▸ Assignment
Could you give the records below again exactly, without the pictures?

Start of Block

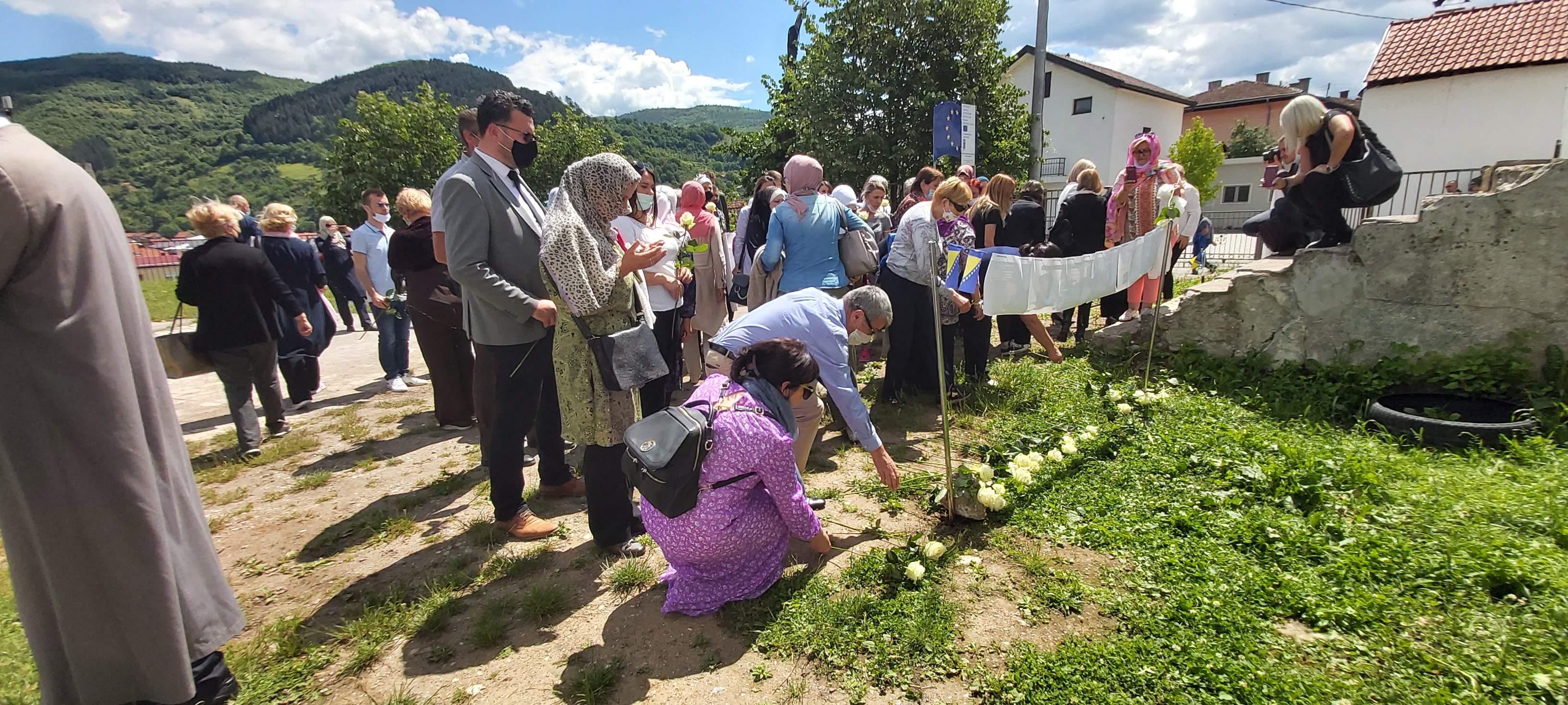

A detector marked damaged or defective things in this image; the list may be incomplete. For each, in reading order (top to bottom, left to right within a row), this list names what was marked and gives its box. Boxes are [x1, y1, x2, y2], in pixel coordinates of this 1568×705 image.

cracked concrete wall [1097, 160, 1568, 369]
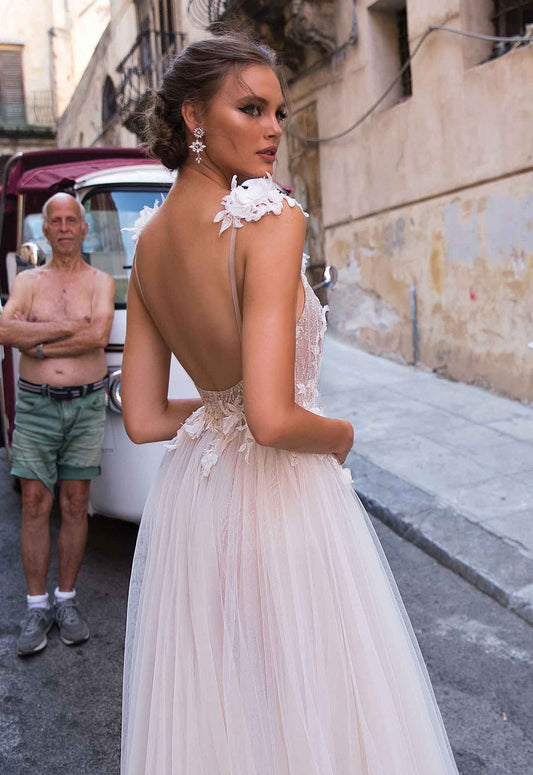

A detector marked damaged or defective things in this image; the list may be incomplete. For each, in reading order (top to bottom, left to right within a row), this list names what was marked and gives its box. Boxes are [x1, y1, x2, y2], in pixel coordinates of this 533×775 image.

peeling plaster wall [282, 0, 533, 400]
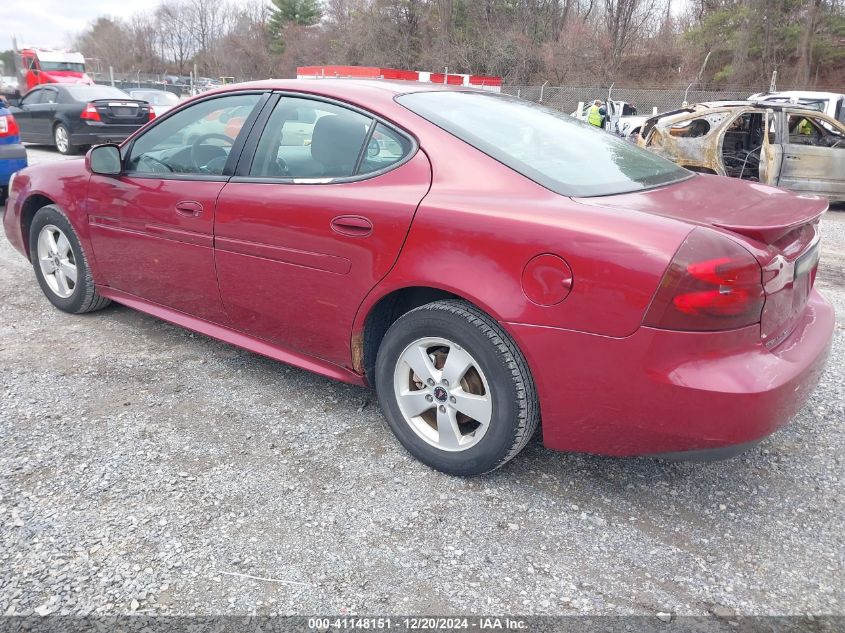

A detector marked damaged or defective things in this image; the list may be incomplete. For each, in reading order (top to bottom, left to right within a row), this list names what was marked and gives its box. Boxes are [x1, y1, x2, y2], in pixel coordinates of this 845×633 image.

burned car shell [640, 101, 844, 201]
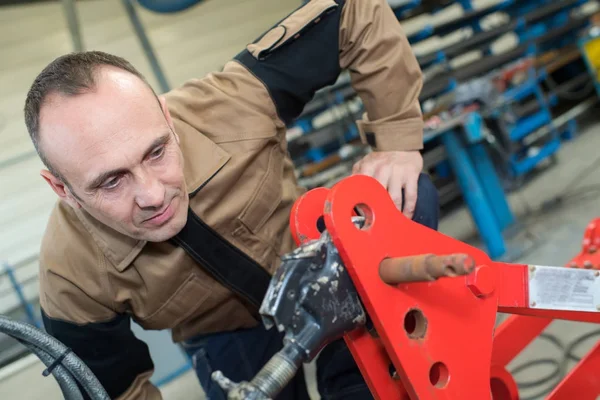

End of Block

▸ Result below
A detector marked damaged or defective things in this image; the list may be incomplete. For each, in reading order (top to bottom, left to right within a row), this list names what was marked and gives its box. Boxes are [x1, y1, x2, y2], in pixel coordinates of this 1568×705 image.

cracked concrete wall [1097, 160, 1568, 369]

A detector marked damaged or defective things in this image; the list may be incomplete. For each, in reading order (top to bottom, left to right within a row), this list names what was marked and gives its box. Boxes are [x1, y1, x2, y2], in pixel coordinates of this 533×775 image.

peeling plaster wall [282, 0, 533, 400]

A detector marked damaged or defective things in this image; the list may be incomplete. For each, in reading order (top to bottom, left to right within a row), this list names what was marked and gives its box. Boxes are [x1, y1, x2, y2], in pixel coordinates of this 845×633 image.

burned car shell [640, 101, 844, 201]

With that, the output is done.